■ **Document section**:
════════════════════
So much so that to wander round many large producers in the southern provinces is to walk past tanks and vats labelled with a directory of the big names of the north – their bulk allocations, their transfusions of colour, body and alcohol into otherwise potentially anaemic wines, Italy’s perceived shameful habit.
Can it still be so shameful? It’s still Italian wine, and in the current climate of heavy discounting in the UK, shipping in bulk may be the one remaining way for retailers to make a sensible margin.
"I think people are looking for ways of cutting down costs as much as possible and I think the next stage they’re looking at is bottling cost," says Ellie Graham, marketing manager at Eurowines. "There are certainly potential cost savings," she continues.
"It gives you the freedom to look around for cheaper ways to bottle and keep down the cost of bottling and dry goods. We’re agents for a wine that is shipped from Italy in bulk and bottled in Germany, before being sold to a national account in the UK. They have it in bag-in-box as well.
I think a lot of people do this for bag-in-box because the costs for that kind of thing are cheaper here or in Germany." Italy’s share of the UK off-trade over the last year has remained static at around 11.5% by volume and 10% by value (MAT to WE 27.11.04), and the on-trade share has been static at 15% since 2002.
Perhaps surprisingly, UK sales of Italian wines at over £5 have risen by 8.4% (MAT to WE 27.11.04), and yet they still account for only a paltry 7.4% of total Italian sales.
With a bottle of Italian wine selling for an average price of £3.36 at the end of last year, it is clear that lower priced wines are dominating the market, and logic and price points dictate that a significant proportion of these must be finding their way into the UK in tankers.
════════════════════
■ **Data provided**:
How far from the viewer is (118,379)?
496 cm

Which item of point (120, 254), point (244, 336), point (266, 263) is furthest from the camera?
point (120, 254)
════════════════════
■ **Set exercise 1**: According to the passage on Italian wine in the UK, what was the average selling price of a bottle of Italian wine at the end of last year?
■ **Set exercise 2**: Carry on the passage about Italian wine shipped in bulk to the UK, picking up after its final sentence.
None of the data is needed here.

■ **Expected answer 1**: £3.36.

■ **Expected answer 2**:
Broadland Winery in Norfolk has been operating as a contract bottler for 15 years, processing 20 to 25 million litres of growth," says Anthony Chapman, national sales manager at Broadland.
However, "The vast majority of what we fill is actually for the third parties [agents or importers], not directly for the supermarkets." But what are the savings to be made? "It goes in phases depending on the cost of dry goods in various countries, and exchange rates of course," comments Tara Neil, wine buyer at Asda.
"But at the moment there is very definitely a saving to be had on New World wines by bringing them into the UK and packing in the UK.
We do it to a certain extent on deep sea opening price point wines, which have a very quick rotation, because we’re not convinced that there isn’t an impact on the quality of the product when it’s shipped in bulk into the UK, because essentially there is more handling involved."
The quality question
The question mark over quality assurance is, of course, the main reason that shipping in bulk has had a bad reputation, but this has less impact for high volume wines where price is the driving issue.
"The only thing that we ship in bulk from Italy goes into bag-in-box," says Neil. "Our Liebfraumilch is packed in Germany and we have a French Cabernet Sauvignon that’s packed in France.
It’s kind of weighing up whether it is really worth adding another layer of handling when you’re only shipping it from the neighbouring country." However, as exchange rates continue to squeeze this is looking like a more attractive possibility.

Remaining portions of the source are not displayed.